Merhaba sevgili okuyucum, yeni hafta yeni umutlarla dolu olsun. Geçtiğimiz hafta yazdığım yazıdan sonra iki tane mesaj aldım. Biri gayet güzel ve yapıcı diğeri ̒ise kalp kıracak derecede olmazsa da şevk kıracak kadar değişikti.
Hayat çok garip özellikle ülkemizde emeğe ve çabaya takdirin azaldığına şahitlik ediyoruz. Çok üzücü...
Dünyaca ünlü profesörümüz İlber Ortaylı'ya yorum yazan bir insanın "Sen ne bilirsin" deyişini hatırlıyorum da, cahil cesareti gittikçe daha tehlikeli hale geliyor. Hatta üniversitelerde sadece saçma video çektiği için çağrılıp derece yapıp öğrenci olanlara akıl verecek kadar devran tepe taklak oldu.
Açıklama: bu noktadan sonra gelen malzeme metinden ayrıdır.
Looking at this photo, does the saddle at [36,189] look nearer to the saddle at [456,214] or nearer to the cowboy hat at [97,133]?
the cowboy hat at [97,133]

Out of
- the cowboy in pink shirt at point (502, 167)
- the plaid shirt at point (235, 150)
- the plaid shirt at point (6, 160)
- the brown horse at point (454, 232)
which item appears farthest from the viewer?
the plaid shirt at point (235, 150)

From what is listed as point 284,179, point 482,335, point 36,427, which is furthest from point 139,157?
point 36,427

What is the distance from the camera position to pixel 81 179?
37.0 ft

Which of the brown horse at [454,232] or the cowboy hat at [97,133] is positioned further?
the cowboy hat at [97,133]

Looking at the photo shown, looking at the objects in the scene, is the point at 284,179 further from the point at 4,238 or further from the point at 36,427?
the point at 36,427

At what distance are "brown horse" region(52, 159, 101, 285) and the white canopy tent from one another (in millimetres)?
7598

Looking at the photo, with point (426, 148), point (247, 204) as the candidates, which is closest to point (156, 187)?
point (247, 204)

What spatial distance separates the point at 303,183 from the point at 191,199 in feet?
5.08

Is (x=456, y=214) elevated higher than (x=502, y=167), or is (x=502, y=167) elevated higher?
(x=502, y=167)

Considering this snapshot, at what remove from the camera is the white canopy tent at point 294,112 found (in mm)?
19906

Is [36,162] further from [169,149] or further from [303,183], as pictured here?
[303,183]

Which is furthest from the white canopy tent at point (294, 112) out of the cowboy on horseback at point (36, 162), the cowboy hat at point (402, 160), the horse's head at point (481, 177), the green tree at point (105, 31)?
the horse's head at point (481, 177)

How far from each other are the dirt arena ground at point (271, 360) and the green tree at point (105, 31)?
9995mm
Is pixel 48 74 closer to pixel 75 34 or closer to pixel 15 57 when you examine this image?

Belki de bu çağ çabanın ve emeğin vefat ettiği çağdır. Bir şey üretirken verilen emek benim her zaman önemsediğim şeydir. Köşe yazarlığımdan bahsetmeden roman yazarlığımdan örnek vermek istiyorum. Aylar süren hazırlık aşaması yazmaya başladıktan sonra silinen sayfalar, uykusuz kalınan geceler, gelmeyen ilham perileri ile birlikte harcanan saatler sadece takdir edilmek ya da pofpoflanmak için değildir. Kendi yaşadığı doyumun hazzı yaşamak kadar anlaşılmak ister, o uykusuz gecelerde yazarın amacı beni duyun, size bir şey anlatıyorumdur.
Her zaman söylüyorum kitabım geç yani ileri yaşlarımda çıkmış olsa da ben küçük yaşlarından beri yazan biriyim. Yazmıyor olsam deliririm herhalde...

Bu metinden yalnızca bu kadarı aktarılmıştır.